Une porte s’ouvre furieusement et la voix de Marthe vocifère :
– Vous allez me faire le plaisir de faire disparaître de la maison toute cette cochonnerie de marée ! Et pendant une semaine je vous défends de servir autre chose que des œufs à la coque et du poulet rôti !
Introduction
Dans Partie de pêche Colette nous invite à une excursion en baie de Somme, où elle et ses amis citadins s’essaient à la pêche. Cette aventure, apparemment anodine, devient sous sa plume une exploration subtile des dynamiques sociales et des rapports humains. Colette utilise l’expérience de la pêche comme un miroir reflétant les comportements, les hiérarchies et les interactions au sein du groupe, tout en offrant une critique légère mais pénétrante des conventions sociales de son époque.
Dès le début du récit, Colette établit un contraste entre les pêcheurs locaux, qu’elle décrit comme des « indigènes, à têtes de phoques mouillés », et son groupe d’amis parisiens, novices en la matière. Cette comparaison humoristique souligne l’écart entre l’authenticité des habitants de la baie et l’artificialité des citadins en quête d’exotisme. En se qualifiant elle-même et ses amis de « tribu papoue conjurant l’Esprit des Eaux amères », Colette fait preuve d’autodérision, reconnaissant leur décalage et leur maladresse dans cet environnement naturel. Cette autodérision sert à la fois à critiquer la prétention des citadins et à mettre en lumière leur désir de s’évader de leur quotidien urbain.
La description minutieuse des préparatifs de la pêche révèle les dynamiques sociales au sein du groupe. Chaque membre adopte un rôle spécifique, reflétant les hiérarchies implicites et les personnalités de chacun. Par exemple, certains se montrent enthousiastes et entreprenants, tandis que d’autres restent en retrait, observant avec scepticisme ou amusement. Ces attitudes variées illustrent la diversité des caractères et la manière dont chacun s’adapte ou résiste aux situations nouvelles. Colette observe ces comportements avec une attention bienveillante, révélant les subtilités des interactions humaines.

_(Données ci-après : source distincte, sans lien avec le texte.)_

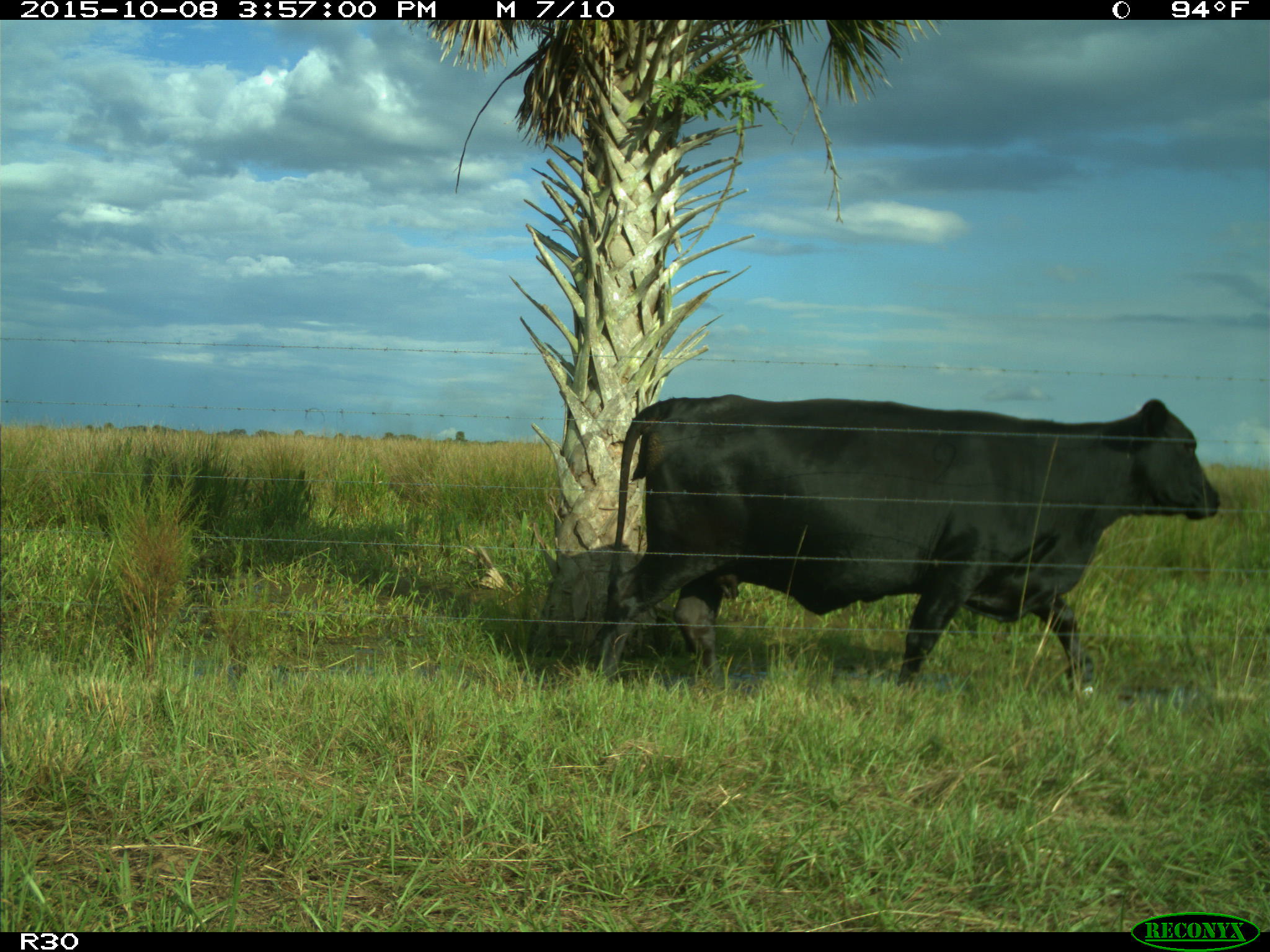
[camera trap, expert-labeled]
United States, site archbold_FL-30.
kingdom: Animalia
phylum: Chordata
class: Mammalia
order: Artiodactyla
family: Bovidae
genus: Bos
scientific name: Bos taurus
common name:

L’acte de la pêche lui-même devient une métaphore des relations humaines. Les tentatives infructueuses des citadins pour attraper des poissons symbolisent leurs efforts maladroits pour s’intégrer dans un milieu qui n’est pas le leur. Leur manque de compétence et leur impatience contrastent avec la patience et le savoir-faire des pêcheurs locaux, mettant en évidence la distance entre la vie urbaine et la vie rurale. Cette opposition souligne également la superficialité des expériences touristiques, où l’authenticité est souvent sacrifiée au profit de l’amusement passager.
Colette utilise également l’expérience de la pêche pour explorer les rapports de genre. Les femmes du groupe, traditionnellement associées à des rôles passifs, participent activement à l’expédition, défiant ainsi les stéréotypes de leur époque. Cependant, leurs efforts sont souvent perçus avec condescendance ou moquerie par les hommes, reflétant les inégalités de genre persistantes. Par exemple, lorsque l’une des femmes parvient à attraper un poisson, son succès est minimisé ou attribué à la chance, illustrant la difficulté pour les femmes de se faire reconnaître dans des domaines dominés par les hommes.
La nature elle-même joue un rôle central dans la dynamique sociale décrite par Colette. La mer, imprévisible et indomptable, devient le théâtre où se déroulent les interactions humaines. Les conditions météorologiques changeantes, les marées et les caprices du poisson ajoutent une dimension d’incertitude, obligeant le groupe à s’adapter constamment. Cette nécessité d’adaptation révèle les traits de caractère de chacun, mettant en lumière la flexibilité, la résilience ou, au contraire, l’entêtement et l’impatience. La mer agit ainsi comme un révélateur des personnalités, exacerbant les tensions ou renforçant les liens au sein du groupe.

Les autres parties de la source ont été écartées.